Provided passage>
= = = =
Rule 11-01(b) of Regulation S-X states that the disposition of a business (the “Disposed Business”) is considered significant if the Disposed Business meets the conditions of a “significant subsidiary” in Rule 1-02(w) of Regulation S-X.  Rule 1-02(w) of Regulation S-X provides that a significant subsidiary is a subsidiary that meets any of the following conditions (note that for a business combination these tests are based on a 20% threshold, but with respect to a business disposition the threshold is 10%):
 
1. Asset test – Whether the percentage of Pro-Dex’s and its other subsidiaries’ proportionate share of the total assets (after intercompany eliminations) of the subsidiary (or in the immediate case the Disposed Business) exceeds 10% of the total consolidated assets of Pro-Dex and its subsidiaries as of the end of the most recently completed fiscal year.
 
2. Investments in and advances to test – Whether the percentage of Pro-Dex’s and its other subsidiaries’ investments in and advances to the subsidiary (or in the immediate case the Disposed Business) exceeds 10% of the total consolidated assets of Pro-Dex and its subsidiaries as of the end of the most recently completed fiscal year.
 
3. Income test – Whether the percentage of Pro-Dex’s  and its other subsidiaries’ equity in the income from continuing operations before income taxes, extraordinary items and the cumulative effect of a change in accounting principle of the subsidiary (or in the immediate case the Disposed Business) exceeds 10% of such income of Pro-Dex and its subsidiaries consolidated for the most recently completed fiscal year.
 
V.  The Board Members Own . . ., page 6

3.           Please expand your revisions in response to prior comment 11 to clarify the relative proportion of shares held indirectly for clients and directly by Mr. Swenson. Also, please note that prior comment 11 was not limited to Mr. Swenson and AO Partners. Please revise to address the shares related to the Farnam Group.
= = = =
Given entries>
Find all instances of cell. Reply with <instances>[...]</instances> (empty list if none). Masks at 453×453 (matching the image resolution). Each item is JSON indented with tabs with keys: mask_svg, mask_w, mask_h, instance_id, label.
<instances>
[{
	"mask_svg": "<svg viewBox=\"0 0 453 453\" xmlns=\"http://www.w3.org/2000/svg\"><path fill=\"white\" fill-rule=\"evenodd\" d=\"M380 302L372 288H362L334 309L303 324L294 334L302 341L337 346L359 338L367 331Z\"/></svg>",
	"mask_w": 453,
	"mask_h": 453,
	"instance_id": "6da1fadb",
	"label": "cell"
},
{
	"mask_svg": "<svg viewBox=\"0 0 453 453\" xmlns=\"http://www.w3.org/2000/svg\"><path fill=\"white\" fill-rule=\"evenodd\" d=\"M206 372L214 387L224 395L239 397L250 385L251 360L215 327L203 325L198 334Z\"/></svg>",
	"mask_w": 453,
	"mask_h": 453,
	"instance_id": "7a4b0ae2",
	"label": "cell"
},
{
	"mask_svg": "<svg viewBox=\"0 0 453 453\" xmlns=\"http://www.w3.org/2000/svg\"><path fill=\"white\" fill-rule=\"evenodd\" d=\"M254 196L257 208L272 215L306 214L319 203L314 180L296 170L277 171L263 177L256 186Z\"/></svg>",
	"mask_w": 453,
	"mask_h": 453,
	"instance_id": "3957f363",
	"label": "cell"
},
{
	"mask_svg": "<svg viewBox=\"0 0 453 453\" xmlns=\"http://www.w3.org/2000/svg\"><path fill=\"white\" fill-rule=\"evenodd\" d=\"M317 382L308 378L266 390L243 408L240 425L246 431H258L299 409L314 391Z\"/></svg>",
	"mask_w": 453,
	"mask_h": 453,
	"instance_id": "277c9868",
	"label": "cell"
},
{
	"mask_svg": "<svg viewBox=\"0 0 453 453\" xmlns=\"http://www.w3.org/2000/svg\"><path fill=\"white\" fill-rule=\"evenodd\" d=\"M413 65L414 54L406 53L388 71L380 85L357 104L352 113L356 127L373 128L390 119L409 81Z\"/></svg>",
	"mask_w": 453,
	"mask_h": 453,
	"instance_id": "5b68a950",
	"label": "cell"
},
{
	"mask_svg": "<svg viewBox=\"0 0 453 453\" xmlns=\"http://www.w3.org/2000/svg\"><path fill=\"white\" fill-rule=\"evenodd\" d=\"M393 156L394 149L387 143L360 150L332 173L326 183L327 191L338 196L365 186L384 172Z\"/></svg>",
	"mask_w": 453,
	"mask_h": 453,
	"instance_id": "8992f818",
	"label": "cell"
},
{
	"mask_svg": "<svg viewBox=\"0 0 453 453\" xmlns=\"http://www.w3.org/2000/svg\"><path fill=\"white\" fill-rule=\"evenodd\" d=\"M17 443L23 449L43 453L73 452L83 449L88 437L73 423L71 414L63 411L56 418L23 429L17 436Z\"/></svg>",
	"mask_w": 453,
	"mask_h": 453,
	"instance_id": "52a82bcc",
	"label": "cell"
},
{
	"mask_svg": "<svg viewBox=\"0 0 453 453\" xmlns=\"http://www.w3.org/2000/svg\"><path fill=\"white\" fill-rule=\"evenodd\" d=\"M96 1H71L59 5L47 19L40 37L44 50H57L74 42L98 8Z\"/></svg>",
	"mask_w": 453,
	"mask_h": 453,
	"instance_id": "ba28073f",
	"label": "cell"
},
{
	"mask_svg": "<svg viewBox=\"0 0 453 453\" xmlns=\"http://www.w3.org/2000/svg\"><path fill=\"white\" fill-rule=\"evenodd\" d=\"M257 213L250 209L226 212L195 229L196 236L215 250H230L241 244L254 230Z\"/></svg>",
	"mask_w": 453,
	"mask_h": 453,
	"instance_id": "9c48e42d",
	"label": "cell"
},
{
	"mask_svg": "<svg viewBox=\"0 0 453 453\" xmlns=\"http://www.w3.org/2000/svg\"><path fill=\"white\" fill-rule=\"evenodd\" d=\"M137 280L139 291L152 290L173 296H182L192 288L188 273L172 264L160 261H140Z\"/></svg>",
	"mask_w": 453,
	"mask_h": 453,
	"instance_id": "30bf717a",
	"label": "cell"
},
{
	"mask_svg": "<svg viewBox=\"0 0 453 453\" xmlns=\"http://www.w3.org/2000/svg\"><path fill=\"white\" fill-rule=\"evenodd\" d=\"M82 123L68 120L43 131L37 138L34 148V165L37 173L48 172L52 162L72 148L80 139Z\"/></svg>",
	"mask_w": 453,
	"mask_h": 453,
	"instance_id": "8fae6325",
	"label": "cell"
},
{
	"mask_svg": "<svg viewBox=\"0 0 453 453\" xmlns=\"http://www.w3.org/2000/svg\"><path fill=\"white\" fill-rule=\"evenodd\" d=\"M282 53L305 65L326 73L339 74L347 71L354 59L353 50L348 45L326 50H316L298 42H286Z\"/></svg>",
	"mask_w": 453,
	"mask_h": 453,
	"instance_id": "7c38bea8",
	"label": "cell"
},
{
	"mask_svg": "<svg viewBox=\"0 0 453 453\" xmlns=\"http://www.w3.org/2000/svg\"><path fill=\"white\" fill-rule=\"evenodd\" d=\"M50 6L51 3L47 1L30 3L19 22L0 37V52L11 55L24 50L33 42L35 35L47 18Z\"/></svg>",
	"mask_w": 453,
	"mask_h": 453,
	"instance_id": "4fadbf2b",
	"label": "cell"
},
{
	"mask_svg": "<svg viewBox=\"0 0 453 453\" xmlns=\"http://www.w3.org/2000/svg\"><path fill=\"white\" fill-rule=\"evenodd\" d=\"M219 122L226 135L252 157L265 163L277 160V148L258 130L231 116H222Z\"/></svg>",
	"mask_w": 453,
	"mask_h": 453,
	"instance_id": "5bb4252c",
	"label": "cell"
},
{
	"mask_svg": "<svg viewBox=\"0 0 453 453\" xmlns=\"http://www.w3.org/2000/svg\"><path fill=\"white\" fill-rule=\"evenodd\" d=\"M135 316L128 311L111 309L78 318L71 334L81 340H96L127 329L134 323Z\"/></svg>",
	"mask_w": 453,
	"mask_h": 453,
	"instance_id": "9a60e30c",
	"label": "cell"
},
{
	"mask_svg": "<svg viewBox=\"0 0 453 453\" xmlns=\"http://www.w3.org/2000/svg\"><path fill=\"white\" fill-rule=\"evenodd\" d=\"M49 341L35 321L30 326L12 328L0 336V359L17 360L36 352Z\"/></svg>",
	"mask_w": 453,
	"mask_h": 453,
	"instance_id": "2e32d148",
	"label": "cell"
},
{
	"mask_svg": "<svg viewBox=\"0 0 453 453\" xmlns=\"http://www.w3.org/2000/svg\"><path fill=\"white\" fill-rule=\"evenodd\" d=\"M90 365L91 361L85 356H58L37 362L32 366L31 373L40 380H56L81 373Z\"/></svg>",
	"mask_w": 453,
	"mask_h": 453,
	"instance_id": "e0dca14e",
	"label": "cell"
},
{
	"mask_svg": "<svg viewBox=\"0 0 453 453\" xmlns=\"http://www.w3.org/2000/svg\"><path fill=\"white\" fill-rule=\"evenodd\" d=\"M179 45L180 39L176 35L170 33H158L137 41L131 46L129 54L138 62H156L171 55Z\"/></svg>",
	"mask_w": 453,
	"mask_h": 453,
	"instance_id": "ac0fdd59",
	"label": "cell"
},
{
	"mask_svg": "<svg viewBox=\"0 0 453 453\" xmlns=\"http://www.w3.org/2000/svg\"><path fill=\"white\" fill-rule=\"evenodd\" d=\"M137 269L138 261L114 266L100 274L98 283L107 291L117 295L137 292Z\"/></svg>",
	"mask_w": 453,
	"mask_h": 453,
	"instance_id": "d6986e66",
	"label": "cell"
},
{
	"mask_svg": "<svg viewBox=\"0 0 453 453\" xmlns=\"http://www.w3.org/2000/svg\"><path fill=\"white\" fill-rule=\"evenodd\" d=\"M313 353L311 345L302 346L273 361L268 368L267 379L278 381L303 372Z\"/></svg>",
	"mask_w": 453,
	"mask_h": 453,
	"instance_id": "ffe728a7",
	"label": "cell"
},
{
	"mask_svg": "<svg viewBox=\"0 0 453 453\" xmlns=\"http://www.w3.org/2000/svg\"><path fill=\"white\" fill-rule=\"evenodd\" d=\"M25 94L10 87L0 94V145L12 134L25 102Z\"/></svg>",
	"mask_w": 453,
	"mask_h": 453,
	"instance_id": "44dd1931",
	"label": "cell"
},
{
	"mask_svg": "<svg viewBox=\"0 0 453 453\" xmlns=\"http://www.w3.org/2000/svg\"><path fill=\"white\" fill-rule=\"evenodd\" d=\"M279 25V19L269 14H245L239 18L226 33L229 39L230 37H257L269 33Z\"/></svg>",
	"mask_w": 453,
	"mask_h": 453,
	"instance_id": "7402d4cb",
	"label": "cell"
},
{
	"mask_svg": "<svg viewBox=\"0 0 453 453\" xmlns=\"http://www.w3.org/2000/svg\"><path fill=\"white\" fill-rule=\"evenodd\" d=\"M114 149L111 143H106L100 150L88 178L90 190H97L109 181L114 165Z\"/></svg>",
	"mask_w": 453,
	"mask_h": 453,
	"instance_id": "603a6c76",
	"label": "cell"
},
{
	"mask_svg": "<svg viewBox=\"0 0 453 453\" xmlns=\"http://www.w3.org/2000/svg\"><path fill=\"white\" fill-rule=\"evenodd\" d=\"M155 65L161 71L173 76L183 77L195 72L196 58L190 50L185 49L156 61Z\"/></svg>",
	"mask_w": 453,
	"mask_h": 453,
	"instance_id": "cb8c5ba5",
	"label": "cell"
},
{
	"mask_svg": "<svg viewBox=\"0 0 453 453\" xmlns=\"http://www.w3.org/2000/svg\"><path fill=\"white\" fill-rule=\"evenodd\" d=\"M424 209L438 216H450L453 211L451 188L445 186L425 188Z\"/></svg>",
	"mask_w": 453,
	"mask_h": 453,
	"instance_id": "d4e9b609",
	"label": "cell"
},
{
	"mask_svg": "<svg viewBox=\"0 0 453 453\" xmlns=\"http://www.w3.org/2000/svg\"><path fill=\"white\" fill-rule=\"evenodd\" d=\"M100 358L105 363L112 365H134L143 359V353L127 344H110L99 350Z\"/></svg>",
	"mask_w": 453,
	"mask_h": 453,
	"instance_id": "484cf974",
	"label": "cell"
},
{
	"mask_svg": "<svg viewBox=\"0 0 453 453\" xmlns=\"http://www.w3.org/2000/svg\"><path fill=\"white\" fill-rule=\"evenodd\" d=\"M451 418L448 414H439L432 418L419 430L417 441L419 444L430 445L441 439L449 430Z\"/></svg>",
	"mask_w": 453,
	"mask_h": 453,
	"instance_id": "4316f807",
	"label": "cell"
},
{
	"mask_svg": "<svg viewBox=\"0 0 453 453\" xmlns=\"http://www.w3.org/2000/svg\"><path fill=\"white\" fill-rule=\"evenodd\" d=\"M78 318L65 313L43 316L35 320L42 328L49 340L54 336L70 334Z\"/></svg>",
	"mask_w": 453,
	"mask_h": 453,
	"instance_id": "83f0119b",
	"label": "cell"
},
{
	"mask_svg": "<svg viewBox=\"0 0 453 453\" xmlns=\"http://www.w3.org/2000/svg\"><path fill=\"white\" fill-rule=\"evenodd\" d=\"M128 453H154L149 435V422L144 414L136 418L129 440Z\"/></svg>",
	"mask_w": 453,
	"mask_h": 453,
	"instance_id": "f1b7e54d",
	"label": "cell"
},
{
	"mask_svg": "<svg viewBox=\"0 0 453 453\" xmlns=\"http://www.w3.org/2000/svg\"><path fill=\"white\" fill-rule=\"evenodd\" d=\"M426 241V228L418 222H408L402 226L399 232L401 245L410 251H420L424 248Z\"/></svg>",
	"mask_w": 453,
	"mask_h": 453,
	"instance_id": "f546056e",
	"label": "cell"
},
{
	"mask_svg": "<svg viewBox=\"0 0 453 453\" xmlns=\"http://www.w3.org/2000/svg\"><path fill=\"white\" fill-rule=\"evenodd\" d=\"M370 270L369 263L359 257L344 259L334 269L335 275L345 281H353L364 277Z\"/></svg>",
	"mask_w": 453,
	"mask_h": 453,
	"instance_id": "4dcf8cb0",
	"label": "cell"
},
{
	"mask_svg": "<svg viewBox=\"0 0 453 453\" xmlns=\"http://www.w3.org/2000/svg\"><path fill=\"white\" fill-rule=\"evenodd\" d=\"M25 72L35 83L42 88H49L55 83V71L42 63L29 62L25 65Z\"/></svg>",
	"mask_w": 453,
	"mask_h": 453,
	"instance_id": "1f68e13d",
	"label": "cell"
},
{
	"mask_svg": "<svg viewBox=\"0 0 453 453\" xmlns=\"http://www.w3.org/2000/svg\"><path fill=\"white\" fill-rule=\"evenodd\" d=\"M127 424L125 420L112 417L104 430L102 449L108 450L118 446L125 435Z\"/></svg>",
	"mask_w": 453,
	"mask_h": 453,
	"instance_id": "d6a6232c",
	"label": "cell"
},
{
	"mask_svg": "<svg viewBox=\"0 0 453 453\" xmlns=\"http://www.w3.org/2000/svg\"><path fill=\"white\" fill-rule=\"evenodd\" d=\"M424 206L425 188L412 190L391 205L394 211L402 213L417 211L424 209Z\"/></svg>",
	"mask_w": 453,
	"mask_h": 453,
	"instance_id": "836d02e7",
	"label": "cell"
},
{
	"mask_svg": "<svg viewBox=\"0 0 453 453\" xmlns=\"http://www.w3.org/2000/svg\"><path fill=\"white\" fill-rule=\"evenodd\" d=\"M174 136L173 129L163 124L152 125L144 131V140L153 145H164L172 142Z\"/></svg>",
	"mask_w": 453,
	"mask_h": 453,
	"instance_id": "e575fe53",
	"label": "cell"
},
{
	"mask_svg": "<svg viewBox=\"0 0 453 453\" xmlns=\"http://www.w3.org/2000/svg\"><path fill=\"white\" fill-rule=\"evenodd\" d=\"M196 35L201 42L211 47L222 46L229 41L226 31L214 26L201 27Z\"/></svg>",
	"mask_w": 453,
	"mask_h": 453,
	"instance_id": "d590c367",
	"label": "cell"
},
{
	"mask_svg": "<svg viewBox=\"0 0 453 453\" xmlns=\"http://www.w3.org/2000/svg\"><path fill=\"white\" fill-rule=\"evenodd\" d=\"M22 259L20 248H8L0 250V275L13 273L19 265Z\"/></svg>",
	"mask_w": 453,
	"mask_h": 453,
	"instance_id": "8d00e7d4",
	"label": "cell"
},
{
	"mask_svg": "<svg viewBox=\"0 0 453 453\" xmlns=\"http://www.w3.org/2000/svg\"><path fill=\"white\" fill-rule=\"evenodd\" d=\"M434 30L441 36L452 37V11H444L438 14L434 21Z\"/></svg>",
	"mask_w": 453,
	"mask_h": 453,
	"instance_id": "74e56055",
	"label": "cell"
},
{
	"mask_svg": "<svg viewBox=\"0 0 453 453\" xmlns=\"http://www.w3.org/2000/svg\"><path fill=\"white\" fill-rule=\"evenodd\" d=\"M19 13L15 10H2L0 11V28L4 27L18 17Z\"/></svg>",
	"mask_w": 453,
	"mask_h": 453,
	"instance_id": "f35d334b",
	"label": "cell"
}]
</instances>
= = = =
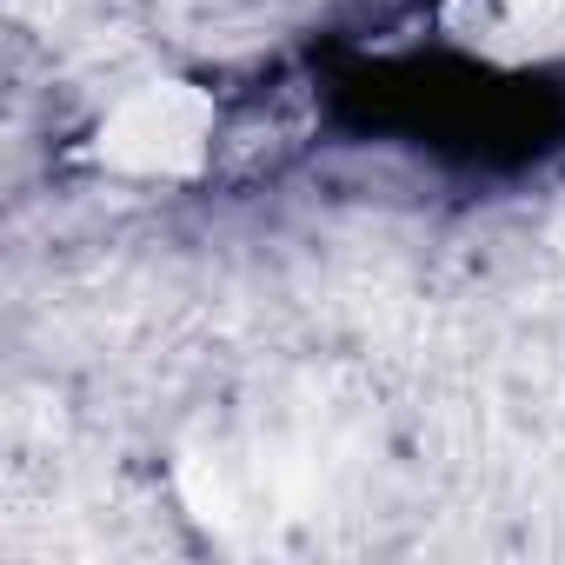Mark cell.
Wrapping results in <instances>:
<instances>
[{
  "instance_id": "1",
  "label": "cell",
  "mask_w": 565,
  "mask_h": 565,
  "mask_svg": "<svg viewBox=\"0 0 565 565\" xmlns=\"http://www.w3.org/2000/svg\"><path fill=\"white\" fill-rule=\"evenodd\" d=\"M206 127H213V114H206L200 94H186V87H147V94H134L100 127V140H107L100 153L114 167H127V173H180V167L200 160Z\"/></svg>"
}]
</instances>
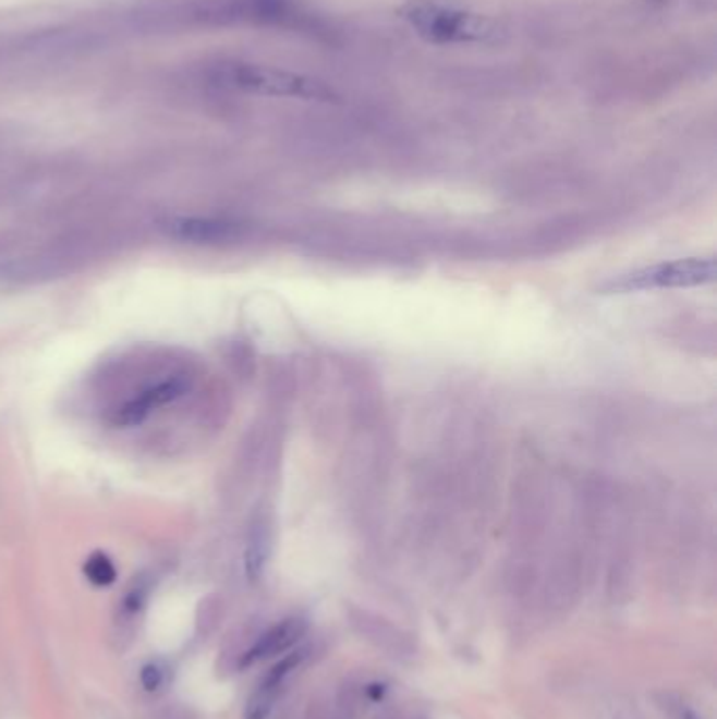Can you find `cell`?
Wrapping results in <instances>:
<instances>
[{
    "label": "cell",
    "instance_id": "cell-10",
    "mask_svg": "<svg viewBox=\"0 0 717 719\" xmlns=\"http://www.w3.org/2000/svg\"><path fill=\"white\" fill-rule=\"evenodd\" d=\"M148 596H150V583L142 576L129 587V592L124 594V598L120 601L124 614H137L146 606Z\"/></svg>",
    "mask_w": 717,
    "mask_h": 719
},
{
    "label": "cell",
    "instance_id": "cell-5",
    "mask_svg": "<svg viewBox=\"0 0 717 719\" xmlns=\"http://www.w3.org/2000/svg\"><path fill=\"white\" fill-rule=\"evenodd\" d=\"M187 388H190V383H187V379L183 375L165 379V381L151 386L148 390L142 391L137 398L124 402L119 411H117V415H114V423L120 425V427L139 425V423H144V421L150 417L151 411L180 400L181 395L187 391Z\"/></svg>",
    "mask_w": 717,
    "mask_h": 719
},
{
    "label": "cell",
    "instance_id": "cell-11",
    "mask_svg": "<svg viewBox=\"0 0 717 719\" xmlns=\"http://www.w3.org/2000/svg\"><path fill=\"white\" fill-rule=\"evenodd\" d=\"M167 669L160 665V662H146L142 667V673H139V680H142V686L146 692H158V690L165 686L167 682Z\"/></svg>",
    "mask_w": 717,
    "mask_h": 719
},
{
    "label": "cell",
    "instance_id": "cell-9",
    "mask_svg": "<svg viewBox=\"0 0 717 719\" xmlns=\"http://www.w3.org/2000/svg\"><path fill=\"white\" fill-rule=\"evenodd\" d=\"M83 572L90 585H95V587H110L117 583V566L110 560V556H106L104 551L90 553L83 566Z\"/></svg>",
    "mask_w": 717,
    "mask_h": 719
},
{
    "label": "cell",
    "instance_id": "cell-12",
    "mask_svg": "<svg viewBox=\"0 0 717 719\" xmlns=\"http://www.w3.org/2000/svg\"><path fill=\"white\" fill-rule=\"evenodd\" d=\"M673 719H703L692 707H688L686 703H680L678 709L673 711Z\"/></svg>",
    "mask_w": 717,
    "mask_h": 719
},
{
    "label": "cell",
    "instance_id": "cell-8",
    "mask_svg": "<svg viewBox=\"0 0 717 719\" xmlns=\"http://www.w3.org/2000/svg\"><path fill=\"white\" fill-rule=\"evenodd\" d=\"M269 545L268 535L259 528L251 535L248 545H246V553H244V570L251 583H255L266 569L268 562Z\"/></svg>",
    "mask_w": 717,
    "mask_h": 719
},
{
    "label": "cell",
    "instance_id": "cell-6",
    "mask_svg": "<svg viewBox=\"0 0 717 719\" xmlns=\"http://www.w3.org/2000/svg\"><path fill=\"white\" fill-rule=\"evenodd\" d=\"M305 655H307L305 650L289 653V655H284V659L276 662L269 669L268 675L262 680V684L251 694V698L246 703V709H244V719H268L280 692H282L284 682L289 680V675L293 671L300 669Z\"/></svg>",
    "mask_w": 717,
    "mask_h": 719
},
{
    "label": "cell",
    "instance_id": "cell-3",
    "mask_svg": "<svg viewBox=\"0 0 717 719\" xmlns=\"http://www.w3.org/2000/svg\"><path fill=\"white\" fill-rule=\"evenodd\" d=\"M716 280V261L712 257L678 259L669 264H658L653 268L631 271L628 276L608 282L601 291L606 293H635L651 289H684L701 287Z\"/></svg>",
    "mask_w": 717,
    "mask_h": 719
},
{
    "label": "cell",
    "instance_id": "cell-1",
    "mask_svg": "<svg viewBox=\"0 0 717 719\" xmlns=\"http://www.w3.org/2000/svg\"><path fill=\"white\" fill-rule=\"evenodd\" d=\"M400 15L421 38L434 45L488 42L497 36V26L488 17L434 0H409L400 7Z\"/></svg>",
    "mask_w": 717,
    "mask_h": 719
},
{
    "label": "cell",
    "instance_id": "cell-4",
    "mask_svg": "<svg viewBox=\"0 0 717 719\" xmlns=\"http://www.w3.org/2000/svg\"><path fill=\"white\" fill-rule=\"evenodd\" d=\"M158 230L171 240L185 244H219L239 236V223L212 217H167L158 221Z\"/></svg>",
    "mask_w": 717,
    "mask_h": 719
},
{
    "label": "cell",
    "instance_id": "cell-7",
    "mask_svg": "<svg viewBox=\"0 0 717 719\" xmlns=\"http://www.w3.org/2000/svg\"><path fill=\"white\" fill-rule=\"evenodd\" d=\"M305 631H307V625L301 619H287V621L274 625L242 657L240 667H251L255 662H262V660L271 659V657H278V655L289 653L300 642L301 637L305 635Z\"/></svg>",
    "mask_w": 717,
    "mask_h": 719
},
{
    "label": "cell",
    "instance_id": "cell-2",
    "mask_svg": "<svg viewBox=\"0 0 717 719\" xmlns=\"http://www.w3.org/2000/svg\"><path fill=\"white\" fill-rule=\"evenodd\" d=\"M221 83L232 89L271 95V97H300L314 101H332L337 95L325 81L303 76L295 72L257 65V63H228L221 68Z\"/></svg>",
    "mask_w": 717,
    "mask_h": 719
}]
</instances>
= = = =
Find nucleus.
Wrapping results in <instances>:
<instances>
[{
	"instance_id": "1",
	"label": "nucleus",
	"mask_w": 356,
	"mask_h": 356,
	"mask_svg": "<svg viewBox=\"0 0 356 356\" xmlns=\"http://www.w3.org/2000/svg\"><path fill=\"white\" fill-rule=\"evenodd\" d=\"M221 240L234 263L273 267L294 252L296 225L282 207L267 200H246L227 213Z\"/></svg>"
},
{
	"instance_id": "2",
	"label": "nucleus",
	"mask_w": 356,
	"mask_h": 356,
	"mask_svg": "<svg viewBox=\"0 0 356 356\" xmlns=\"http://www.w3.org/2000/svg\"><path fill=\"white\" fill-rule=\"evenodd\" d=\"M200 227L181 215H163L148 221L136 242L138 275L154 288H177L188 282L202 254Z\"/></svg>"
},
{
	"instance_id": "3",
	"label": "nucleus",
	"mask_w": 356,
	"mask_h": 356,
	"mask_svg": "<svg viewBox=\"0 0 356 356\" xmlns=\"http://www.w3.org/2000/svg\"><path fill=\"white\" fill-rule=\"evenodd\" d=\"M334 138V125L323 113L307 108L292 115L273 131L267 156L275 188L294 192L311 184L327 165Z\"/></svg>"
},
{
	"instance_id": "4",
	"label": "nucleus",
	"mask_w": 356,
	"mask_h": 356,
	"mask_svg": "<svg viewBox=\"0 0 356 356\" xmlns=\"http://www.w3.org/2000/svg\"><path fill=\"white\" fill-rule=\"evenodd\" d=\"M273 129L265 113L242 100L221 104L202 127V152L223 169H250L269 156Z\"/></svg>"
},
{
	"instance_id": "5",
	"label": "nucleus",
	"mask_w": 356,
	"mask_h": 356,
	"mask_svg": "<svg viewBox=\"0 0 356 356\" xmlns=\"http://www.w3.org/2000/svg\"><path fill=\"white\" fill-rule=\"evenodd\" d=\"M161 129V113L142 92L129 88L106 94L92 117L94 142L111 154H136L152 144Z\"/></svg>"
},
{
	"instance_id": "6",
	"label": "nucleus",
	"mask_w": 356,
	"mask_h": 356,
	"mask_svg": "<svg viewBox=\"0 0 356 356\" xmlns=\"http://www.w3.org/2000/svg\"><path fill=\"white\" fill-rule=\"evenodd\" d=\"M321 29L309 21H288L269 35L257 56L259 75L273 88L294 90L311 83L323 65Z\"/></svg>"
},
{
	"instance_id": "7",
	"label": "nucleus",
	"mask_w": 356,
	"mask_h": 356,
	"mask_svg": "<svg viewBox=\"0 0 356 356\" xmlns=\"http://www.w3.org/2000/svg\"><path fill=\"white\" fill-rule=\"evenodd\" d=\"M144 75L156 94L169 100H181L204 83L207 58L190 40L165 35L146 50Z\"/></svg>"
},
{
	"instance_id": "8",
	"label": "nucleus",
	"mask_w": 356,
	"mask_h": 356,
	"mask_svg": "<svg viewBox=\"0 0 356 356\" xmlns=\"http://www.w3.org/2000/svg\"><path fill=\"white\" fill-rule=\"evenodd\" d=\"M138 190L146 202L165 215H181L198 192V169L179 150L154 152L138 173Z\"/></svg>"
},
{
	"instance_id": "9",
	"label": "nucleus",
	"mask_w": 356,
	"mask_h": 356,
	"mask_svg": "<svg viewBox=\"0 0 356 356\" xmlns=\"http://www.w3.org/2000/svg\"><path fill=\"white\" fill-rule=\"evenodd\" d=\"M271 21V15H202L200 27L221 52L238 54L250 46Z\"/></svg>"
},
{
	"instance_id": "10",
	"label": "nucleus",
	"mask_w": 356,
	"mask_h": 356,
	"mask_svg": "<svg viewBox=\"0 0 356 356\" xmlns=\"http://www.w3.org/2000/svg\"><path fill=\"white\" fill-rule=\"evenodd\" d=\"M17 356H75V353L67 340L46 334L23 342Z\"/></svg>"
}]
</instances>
= = = =
Jobs>
1. Answer these questions about the passage on Pro-Dex and Regulation S-X:
(a) What percentage threshold applies to a business disposition?
(b) For the asset test, what are the Disposed Business's assets measured against?
(c) Besides Mr. Swenson and AO Partners, whose shares must the revision address?
2. Can you pick up the passage on Pro-Dex and Regulation S-X where it stops and write the next part?

Final results>
1.
(a) 10%.
(b) The total consolidated assets of Pro-Dex and its subsidiaries as of the end of the most recently completed fiscal year.
(c) The Farnam Group.

2.
 
Response:  Nick Swenson filed his initial Schedule 13D related to Pro-Dex on July 19, 2011. As of November 26, 2012, 535,212 shares were held indirectly for clients or owned directly by Nick.  These amounts include 105,435 shares held in AO Partners (3.2% of Pro-Dex) and direct holdings (through direct ownership or via his wholly-owned entity Glenhurst Co.) of 429,777 shares or 13.13% of Pro-Dex.  The proportion held indirectly for clients was approximately 31,630 shares or 6.0% of the total holdings that Mr. Swenson owns or holds indirectly for clients.
 

 
 

 
 
 
Securities and Exchange Commission
December 7, 2012
Page 4
 
 
Farnam Street Partners owns and controls approximately 168,830 shares (as of November 19, 2012) or roughly 5.16% of Pro-Dex. Farnam Street Partners filed a 13D related to Pro-Dex on November 29, 2012.
 
Nick is a passive limited partner in Farnam Street Partners, representing 2.6% of the capital in Farnam Street Partners. He has no ownership whatsoever in the general partner, Farnam Street Capital.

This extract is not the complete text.